Because the fact is that as hard as you’ve worked to achieve your goals in life, and as much as much as your own effort has contributed to your success, you ALSO had the benefit of your whiteness and your maleness. Your hammer. You had an advantage, relative to the people with only screwdrivers. Or, they’ve been at a disadvantage.
And it’s only fair to THEM to give them the same fair shot you had – a hammer, with which to go after their nails.
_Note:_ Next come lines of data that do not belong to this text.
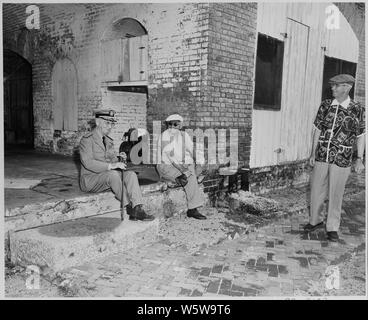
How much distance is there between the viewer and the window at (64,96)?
8000mm

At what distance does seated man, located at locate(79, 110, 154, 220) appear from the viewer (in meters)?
4.29

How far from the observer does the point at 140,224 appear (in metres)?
4.23

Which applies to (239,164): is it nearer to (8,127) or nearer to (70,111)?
(70,111)

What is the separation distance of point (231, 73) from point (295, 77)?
2.17 meters

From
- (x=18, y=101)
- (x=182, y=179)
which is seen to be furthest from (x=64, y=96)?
(x=182, y=179)

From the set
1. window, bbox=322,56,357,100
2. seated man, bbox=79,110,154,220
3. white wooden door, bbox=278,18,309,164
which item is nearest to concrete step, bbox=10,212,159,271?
seated man, bbox=79,110,154,220

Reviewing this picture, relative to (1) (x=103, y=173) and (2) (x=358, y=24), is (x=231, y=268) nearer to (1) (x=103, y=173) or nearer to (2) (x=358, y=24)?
(1) (x=103, y=173)

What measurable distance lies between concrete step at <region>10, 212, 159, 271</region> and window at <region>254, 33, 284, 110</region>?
351 centimetres

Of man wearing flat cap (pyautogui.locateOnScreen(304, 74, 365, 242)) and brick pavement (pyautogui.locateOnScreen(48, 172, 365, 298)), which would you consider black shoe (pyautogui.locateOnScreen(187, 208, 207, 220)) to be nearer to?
brick pavement (pyautogui.locateOnScreen(48, 172, 365, 298))

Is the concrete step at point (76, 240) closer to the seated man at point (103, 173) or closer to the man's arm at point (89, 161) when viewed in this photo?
the seated man at point (103, 173)

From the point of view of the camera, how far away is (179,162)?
17.0 feet

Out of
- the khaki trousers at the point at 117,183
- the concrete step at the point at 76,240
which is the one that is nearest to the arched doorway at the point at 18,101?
the khaki trousers at the point at 117,183

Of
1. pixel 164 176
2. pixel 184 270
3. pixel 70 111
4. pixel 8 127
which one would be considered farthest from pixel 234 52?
pixel 8 127

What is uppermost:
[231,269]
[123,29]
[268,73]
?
[123,29]
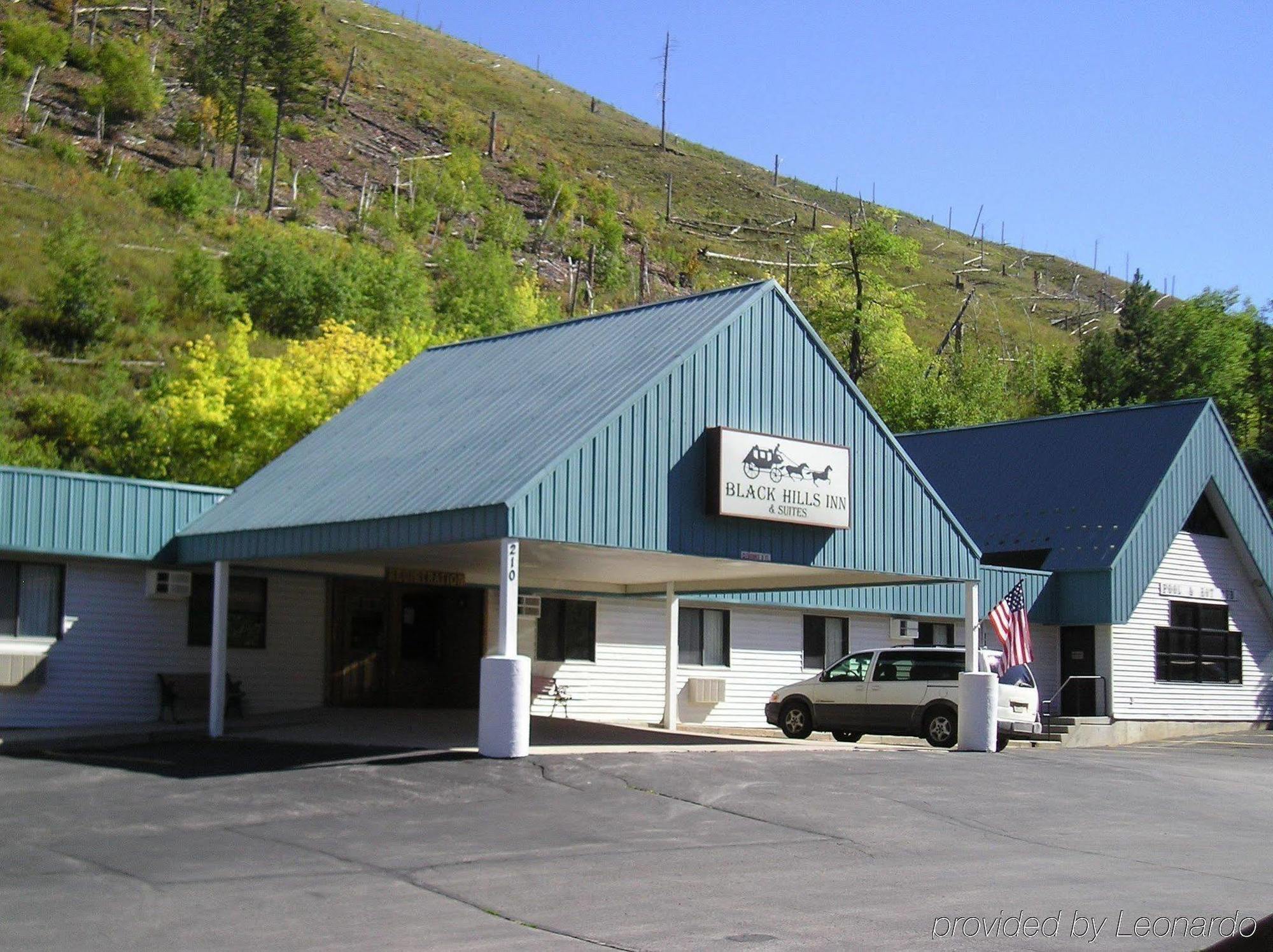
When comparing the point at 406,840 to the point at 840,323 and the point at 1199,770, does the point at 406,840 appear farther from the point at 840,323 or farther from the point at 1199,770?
the point at 840,323

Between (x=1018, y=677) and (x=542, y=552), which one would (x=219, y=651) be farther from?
(x=1018, y=677)

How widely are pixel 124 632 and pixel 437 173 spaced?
79849mm

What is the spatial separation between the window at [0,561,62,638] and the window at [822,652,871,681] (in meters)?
13.1

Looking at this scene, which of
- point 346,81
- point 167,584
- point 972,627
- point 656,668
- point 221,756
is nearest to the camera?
point 221,756

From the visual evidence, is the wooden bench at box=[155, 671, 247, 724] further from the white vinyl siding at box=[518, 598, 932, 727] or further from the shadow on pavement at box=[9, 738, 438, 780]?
the white vinyl siding at box=[518, 598, 932, 727]

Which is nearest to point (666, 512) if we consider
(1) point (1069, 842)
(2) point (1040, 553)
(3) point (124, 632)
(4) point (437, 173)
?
(1) point (1069, 842)

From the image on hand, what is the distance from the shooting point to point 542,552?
72.1ft

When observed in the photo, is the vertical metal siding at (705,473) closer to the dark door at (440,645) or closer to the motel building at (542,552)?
the motel building at (542,552)

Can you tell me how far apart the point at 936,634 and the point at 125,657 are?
19.5 meters

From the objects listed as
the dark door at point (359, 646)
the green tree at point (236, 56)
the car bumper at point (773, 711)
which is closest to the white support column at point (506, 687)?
the dark door at point (359, 646)

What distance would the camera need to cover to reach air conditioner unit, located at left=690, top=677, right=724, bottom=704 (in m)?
30.8

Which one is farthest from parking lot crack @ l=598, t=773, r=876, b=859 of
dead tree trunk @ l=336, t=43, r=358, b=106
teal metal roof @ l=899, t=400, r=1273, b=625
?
dead tree trunk @ l=336, t=43, r=358, b=106

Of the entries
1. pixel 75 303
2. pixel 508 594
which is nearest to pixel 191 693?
pixel 508 594

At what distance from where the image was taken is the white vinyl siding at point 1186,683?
35.3m
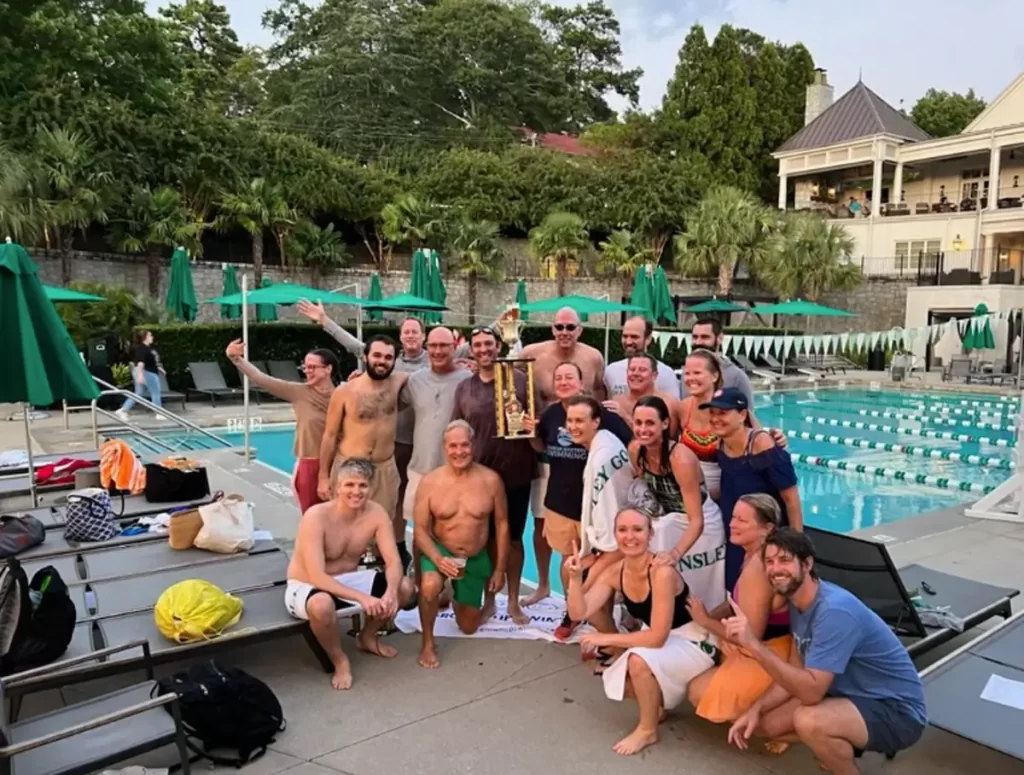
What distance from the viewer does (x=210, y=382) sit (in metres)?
15.7

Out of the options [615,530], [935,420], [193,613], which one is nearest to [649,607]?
[615,530]

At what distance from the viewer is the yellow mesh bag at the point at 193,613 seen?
358 cm

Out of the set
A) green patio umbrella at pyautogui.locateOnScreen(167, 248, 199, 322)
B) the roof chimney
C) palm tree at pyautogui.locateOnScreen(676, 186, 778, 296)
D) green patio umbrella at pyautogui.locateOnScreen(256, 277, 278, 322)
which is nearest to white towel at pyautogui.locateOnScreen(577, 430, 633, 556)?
green patio umbrella at pyautogui.locateOnScreen(167, 248, 199, 322)

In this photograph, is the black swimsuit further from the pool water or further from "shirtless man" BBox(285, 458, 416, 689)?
the pool water

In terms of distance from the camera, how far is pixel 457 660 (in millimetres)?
4211

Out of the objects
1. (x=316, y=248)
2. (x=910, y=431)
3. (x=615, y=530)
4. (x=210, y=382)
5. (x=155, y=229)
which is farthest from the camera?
(x=316, y=248)

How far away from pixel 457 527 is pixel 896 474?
344 inches

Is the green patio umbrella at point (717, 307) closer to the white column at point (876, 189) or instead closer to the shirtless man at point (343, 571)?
the white column at point (876, 189)

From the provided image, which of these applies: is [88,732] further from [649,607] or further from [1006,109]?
[1006,109]

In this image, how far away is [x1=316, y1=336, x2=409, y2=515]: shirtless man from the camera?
4.86m

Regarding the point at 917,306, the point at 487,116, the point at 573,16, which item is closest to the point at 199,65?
the point at 487,116

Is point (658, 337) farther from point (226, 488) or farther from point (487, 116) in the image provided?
point (487, 116)

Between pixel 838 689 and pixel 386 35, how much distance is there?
38.8m

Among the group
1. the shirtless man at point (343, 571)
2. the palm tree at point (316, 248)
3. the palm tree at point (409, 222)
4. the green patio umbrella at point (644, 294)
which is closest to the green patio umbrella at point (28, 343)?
the shirtless man at point (343, 571)
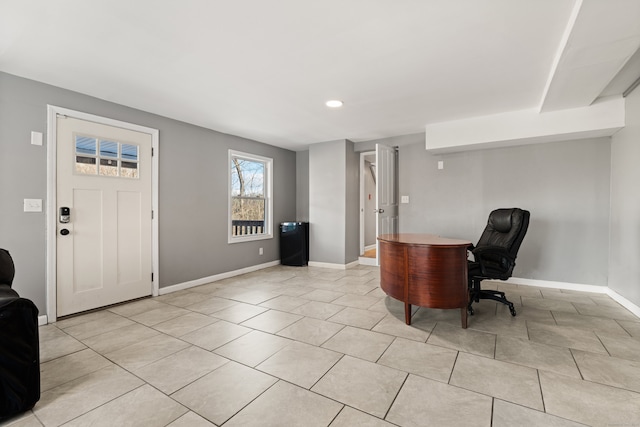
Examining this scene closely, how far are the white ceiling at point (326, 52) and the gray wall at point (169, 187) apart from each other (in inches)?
7.7

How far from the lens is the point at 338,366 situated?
6.48 ft

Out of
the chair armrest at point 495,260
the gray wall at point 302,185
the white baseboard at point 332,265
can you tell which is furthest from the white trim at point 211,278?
the chair armrest at point 495,260

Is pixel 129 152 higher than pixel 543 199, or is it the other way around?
pixel 129 152

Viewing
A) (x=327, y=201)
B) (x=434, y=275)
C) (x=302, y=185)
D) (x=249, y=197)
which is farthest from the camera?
(x=302, y=185)

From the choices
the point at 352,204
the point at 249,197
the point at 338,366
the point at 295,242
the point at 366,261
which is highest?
the point at 249,197

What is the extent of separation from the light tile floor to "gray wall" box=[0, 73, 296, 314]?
31.6 inches

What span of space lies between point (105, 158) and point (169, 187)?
78 cm

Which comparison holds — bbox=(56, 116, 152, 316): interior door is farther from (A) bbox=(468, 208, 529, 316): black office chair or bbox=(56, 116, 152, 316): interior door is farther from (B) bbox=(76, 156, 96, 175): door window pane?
(A) bbox=(468, 208, 529, 316): black office chair

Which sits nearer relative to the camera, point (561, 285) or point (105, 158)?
point (105, 158)

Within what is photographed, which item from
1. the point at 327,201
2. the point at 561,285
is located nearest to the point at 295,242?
the point at 327,201

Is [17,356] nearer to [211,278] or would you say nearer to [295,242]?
[211,278]

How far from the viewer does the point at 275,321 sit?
278 cm

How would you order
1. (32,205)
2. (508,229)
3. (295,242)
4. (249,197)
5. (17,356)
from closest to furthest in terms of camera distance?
(17,356)
(32,205)
(508,229)
(249,197)
(295,242)

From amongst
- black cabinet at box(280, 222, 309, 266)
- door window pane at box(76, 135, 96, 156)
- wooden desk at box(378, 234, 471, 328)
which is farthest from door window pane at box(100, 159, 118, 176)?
wooden desk at box(378, 234, 471, 328)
Besides, giving them a hammer at this point doesn’t eradicate their disadvantages. You’re still way ahead of them on your total nail count, and they’re gripping their hammers for the first time with blisters and smashed fingers that are gonna take a minute to heal, before they’ll be hammering away at full speed.
So What’s Next?
Now that we’ve reached the point where we’re talking about different social and economic remedies to the injustice of our hammer and screwdriver world – aka white male privilege – you might protest that there’s nothing you as an individual can do anyway.
You also might point out that if we’re having a conversation about the injustice of screwdrivers, then who do you need to talk to about replacing your crappy little tack hammer?
I agree with you. If we’re really going to talk about evening out injustice, we can’t stop with giving hammers to screwdriver people. We ALSO have to talk about the relative size of everyone’s hammers.
But the first step – and the one you can take personally and individually – is acknowledge that if you have white skin, and if you identify as male, you do in fact have a big advantage over those who do not.
So the next time you see someone not-male and not-white struggling, maybe instead of judging them or criticizing them for how few nails they’ve pounded in, maybe instead have compassion for the lousy screwdriver they’re trying to make the best of.